• _Text section_
......
Wednesday, January 11, 2012

Gene Variation, Poor Glycemic Control Increase Heart Risk

Certain genetic variations can increase the risk of developing coronary artery disease in the general population. For people with type 2 diabetes with that same genetic variation, their risk increases significantly with poor glycemic control.

Patients with type 2 diabetes who have poor glycemic control and a certain genetic variation have an increased risk of coronary artery disease, according to a study in the November 26 issue of JAMA.

Among the known risk factors for cardiovascular disease, diabetes mellitus ranks as one of the most potent. It increases the lifetime risk of a major cardiac event by 2 to 4 times, relative to individuals without diabetes, according to background information in the article. A substantial proportion of cardiovascular risk is under the control of genetic factors.

Genetic variation on chromosome 9p21 has been associated with increased risk of coronary artery disease (CAD) in the general population. Alessandro Doria, M.D., Ph.D., M.P.H., of the Joslin Diabetes Center, Harvard Medical School, Boston, and colleagues examined the association of this genetic variant with coronary artery disease in individuals with type 2 diabetes and whether the association is affected by poor glycemic control.

The researchers conducted two studies, with one including 734 type 2 diabetes patients (322 with angiographically diagnosed CAD and 412 with no evidence of CAD), who were recruited between 2001 and 2006; the other study included 475 type 2 diabetes patients whose survival status was monitored from their recruitment between 1993 and 1996 until December 31, 2004.
......
• _Extracted information_
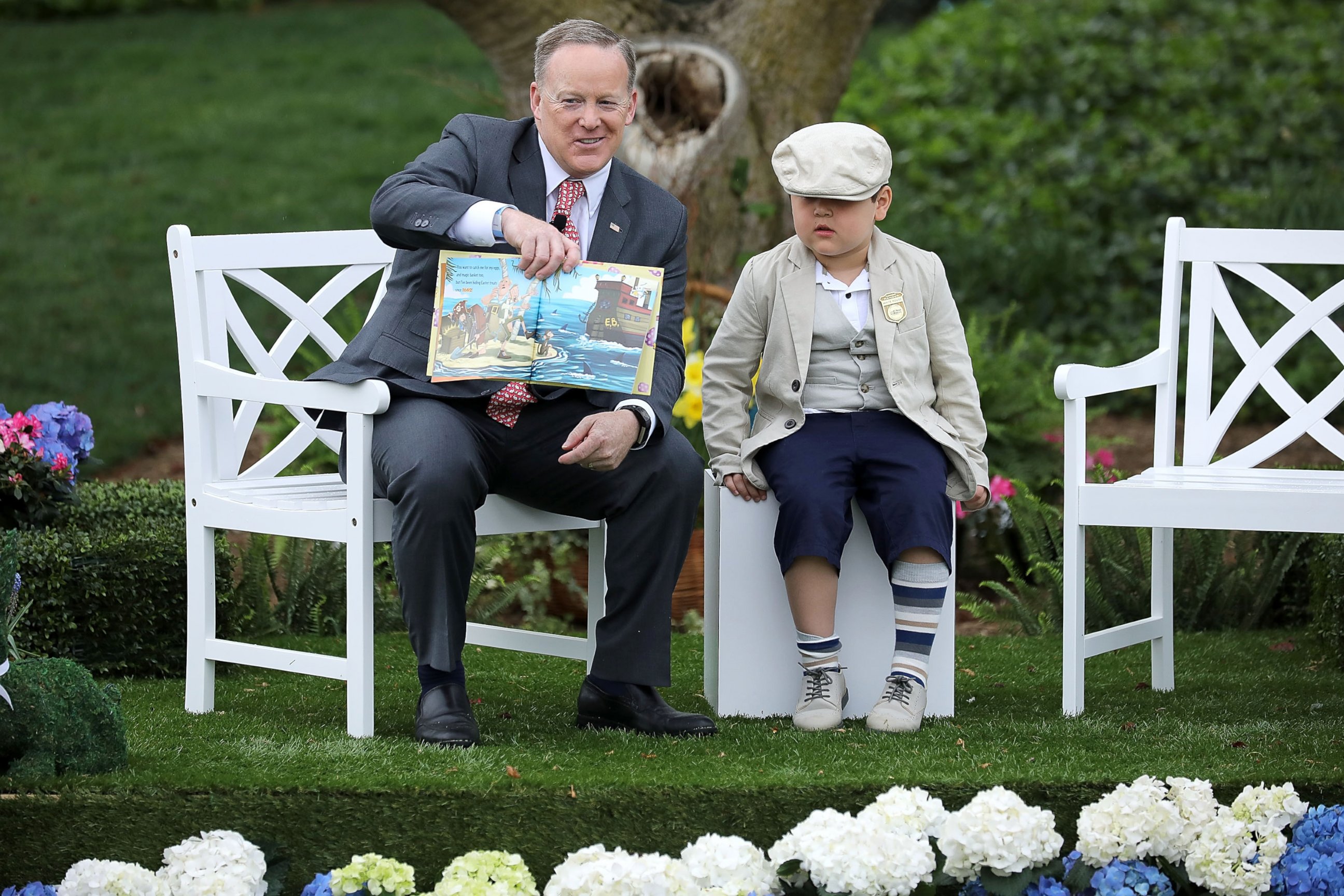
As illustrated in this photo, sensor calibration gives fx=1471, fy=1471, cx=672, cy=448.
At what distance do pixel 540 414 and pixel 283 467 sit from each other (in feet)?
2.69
......
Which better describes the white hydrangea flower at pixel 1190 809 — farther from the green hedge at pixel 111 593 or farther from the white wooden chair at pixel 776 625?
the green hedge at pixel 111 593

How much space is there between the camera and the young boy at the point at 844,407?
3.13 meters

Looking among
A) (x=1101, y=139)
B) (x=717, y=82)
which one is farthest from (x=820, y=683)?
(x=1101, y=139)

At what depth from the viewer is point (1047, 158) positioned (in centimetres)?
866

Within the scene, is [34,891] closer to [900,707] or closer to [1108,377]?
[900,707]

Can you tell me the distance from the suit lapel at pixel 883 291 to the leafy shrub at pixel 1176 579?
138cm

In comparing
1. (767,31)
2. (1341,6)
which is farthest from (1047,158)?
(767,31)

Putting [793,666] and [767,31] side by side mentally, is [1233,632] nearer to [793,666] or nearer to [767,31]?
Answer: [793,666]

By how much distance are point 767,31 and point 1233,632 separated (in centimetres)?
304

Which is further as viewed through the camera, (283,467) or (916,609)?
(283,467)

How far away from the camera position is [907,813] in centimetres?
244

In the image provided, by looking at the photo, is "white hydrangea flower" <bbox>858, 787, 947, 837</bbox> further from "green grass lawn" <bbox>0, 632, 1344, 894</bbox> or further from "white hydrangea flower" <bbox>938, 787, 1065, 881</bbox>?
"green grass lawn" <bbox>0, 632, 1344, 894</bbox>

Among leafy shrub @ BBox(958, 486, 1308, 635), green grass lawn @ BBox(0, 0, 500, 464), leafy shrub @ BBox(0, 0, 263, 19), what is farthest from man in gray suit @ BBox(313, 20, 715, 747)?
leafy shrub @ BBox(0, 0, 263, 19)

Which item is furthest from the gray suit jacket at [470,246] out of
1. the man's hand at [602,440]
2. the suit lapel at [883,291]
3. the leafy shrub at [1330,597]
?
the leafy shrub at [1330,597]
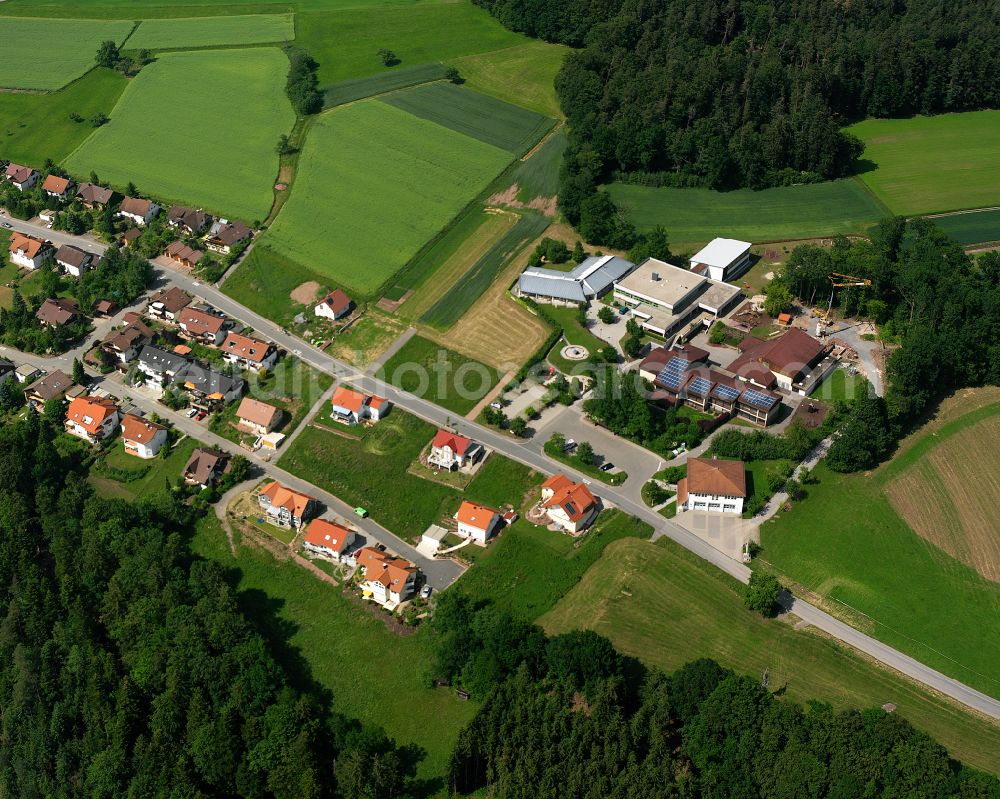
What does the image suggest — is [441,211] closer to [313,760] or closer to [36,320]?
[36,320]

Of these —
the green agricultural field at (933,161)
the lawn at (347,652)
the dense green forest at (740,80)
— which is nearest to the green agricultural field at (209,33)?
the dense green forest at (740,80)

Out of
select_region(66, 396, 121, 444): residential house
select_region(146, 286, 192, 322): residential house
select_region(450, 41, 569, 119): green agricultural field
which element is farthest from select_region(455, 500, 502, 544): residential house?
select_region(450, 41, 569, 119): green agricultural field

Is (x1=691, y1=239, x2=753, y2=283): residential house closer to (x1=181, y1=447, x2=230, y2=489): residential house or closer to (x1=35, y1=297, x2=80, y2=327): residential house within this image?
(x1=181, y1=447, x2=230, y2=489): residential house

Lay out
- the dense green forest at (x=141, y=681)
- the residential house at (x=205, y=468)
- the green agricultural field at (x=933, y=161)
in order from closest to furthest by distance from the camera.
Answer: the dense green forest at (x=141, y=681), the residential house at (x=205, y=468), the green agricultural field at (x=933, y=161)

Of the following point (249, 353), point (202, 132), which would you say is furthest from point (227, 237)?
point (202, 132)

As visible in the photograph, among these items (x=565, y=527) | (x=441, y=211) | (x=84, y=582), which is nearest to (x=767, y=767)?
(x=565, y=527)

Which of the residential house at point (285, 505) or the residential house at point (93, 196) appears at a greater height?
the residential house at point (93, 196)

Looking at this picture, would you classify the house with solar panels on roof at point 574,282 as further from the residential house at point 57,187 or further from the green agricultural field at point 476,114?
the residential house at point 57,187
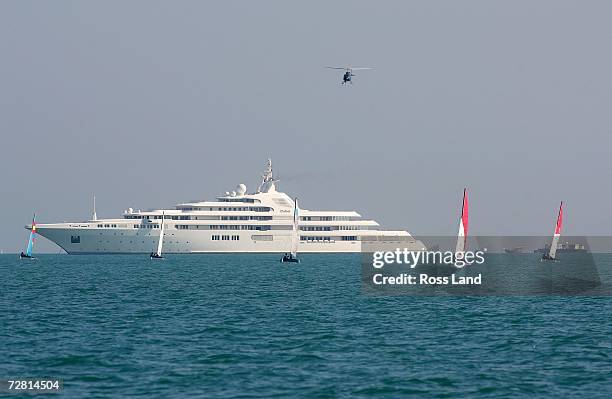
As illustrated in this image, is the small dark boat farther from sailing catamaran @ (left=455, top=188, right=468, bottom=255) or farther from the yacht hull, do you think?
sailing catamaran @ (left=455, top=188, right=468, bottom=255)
......
• _Required tasks_
A. Please write out the gene variation article from "Gene Variation, Poor" to "with poor glycemic control.", copying every word unchanged.
B. Extend the article on gene variation and heart risk, picking up right after its final sentence.

• _Response list_
A.
Gene Variation, Poor Glycemic Control Increase Heart Risk

Certain genetic variations can increase the risk of developing coronary artery disease in the general population. For people with type 2 diabetes with that same genetic variation, their risk increases significantly with poor glycemic control.

B.
Participants for both studies were tested for a gene variation of chromosome 9p21 as well as their glycemic control by averaging measurements of hemoglobin A1c (HbA1c) taken in the years before study entry.

Researchers found that patients with the gene variation, but good glycemic control had double the risk of CAD. Patients with both the gene variation and poor glycemic control had four times the risk of developing coronary artery disease.

A similar interaction between the 9p21 variant and poor glycemic control was observed with respect to the rate of death after 10 years.

"In conclusion, 9p21 [variant] and poor glycemic control interact in determining the odds of CAD in type 2 diabetes,” the authors write. “This finding may have implications for our understanding of atherogenesis [the process of plaque forming in arteries] in diabetes and for the design of more effective prevention strategies."